The pilot leads us straight into the plot as only this show can, as Jane – still a virgin, remember – is accidentally artificially inseminated with the sperm of her boss. Got that? Another complex choice. To go ahead with the pregnancy or terminate? Catholicism plays a big part in Jane’s moral compass, but it isn’t her only influence. ‘Would you have had me?’ she asks her mum. ‘I’m glad I had you,’ Xiomara says. ‘That’s not what I asked.’ ‘I know.’


Jane has a timeline for her career, whether she chooses the practical (‘teacher’) or brave (‘writer’) option. She doesn’t want to mirror her mum, getting pregnant too young. ‘I derailed her life,’ she acknowledges. ‘I don’t want my kid to feel like that, ever.’ Jane always has a choice, and her mum supports her to take her own direction, giving her abortion pills, because ‘having a choice helps, whatever you decide.’

Just like Xiomara, Lorelei Gilmore wants a different life for her daughter. But whereas Xiomara gifts Jane choice, Lorelei wants Rory to ‘do all the things that I never got to do.’ She fills their house with books, TV, film and music, so that her likes become Rory’s too.

Just like Jane, Rory consciously doesn’t want to ‘mess up her life’ by having casual sex. But whereas Jane can openly express her sexuality, it is a source of shame for Rory. As a teenager, she loses her virginity to a married man, and the one-night-stand she has at 32 years old – twice the age Lorelei got pregnant at – is traumatic for her. She confides in the only person she can: her mum.


From childhood to adulthood, Rory remains a mirror of her mother. Even her name (short for Lorelei) tells us that they have an unhealthy codependency. It is almost impossible for Rory to create a life that is truly her own, even at college, because the two cannot exist without each other. While Rory avoids seeing it, Lorelai knows they share one identity. As early as the pilot episode, Lorelei says ‘after all, you’re me’. ‘I’m not you,’ Rory responds uselessly.

At the end of season seven, we leave Rory jetting off to join Barack Obama’s presidential campaign. But the final season, which aired in 2016, closes the loop for Rory Gilmore. Living away from her mother she is flailing, lacking in common sense and – to be blunt – not a good person. Unlike Jane, she has no moral compass. Unlike Jane, she lacks the autonomy to make good choices. Drowning further in the very identity crisis that characterises her, she starts to write ‘the Gilmore Girls’.

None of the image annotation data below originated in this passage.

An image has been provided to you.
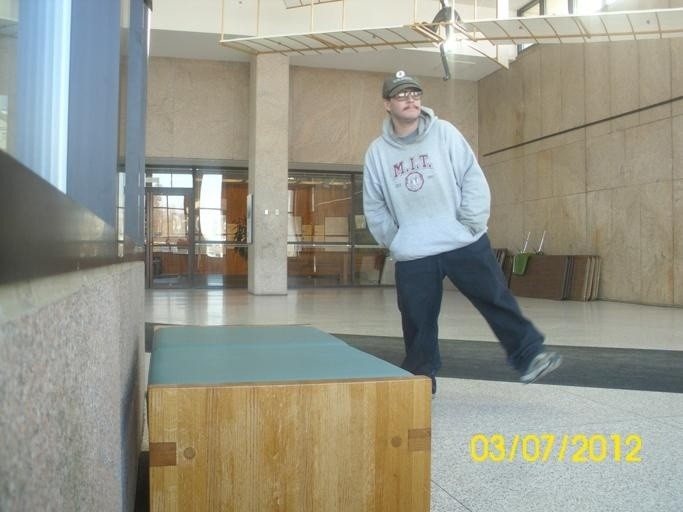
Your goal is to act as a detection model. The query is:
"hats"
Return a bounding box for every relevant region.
[382,75,423,99]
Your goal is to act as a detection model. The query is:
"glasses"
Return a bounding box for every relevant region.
[393,87,422,102]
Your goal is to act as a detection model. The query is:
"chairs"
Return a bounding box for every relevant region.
[511,228,547,276]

Jane makes her choice consciously. She goes ahead with her pregnancy, despite, and not because, it is the same choice her mum made. In contrast to Jane the Virgin’s opening episode, Rory’s unplanned pregnancy closes out the whole show. We are left to imagine Rory sleepwalking through any consideration of abortion, her rudderless future, repeating Lorelei’s experience of raising a codependent child, with no father in the picture.


Throughout the series, Jane grows as a person and as a writer. We see her flourish as an ambitious working mother, grappling with all the complexity and difficulty that motherhood, adulthood and womanhood bring. This is feminist television at its best right now. I can’t wait to see the ways Jane the Virgin will feel archaic in 2038. Bring on the TV revolution of the next twenty years.